Opening the gates of Hell by Mark Hodkinson
‘The untold story of Herbert Kenny, the man who discovered Belsen’ is the factual story of an energetic young man who joined up to fight in WWII determined to do what was needed and get the job done. He knew the job was tough, he saw soldiers maimed or killed in huge numbers. But battle-hardened as he became, nothing prepared him for the day he led a British battalion through the gates of Belsen concentration camp. The horrors he encountered there left him scarred for life. It is hard even to read about the suffering and degradation of the prisoners who were little more than the ‘living dead’ surrounded by rotting corpses and filth.
Hodkinson’s well researched account reveals the impact on a soldier who was so shocked by what he encountered, the experience was smothered and never revealed to family members, but not without consequences for his mental health and his relationships, something we would now recognise as Post Traumatic Stress Disorder.

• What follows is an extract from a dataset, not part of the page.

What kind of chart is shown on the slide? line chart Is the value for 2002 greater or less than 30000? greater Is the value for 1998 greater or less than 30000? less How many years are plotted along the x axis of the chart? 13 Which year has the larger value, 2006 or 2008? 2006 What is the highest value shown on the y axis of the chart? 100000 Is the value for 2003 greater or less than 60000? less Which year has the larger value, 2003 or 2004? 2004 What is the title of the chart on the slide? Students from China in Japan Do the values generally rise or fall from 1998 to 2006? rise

It is an account of an unimaginable descent into hell, something that just defies comprehension as to how human beings could treat their fellow men in such a way. Attempts to explain the Nazi attitude towards those they saw as sub-human just collapse before the undeniable feeling that it was just innately wrong.
The last chapter of the book is titled ‘If all good people unite and speak out’. It is a plea that all forms of discrimination and persecution be challenged, so that the past does not repeat itself, a plea for people to learn to live together in peace.
Themes: Non-fiction, Bergen-Belsen concentration camp, World War II, PTSD, Trauma.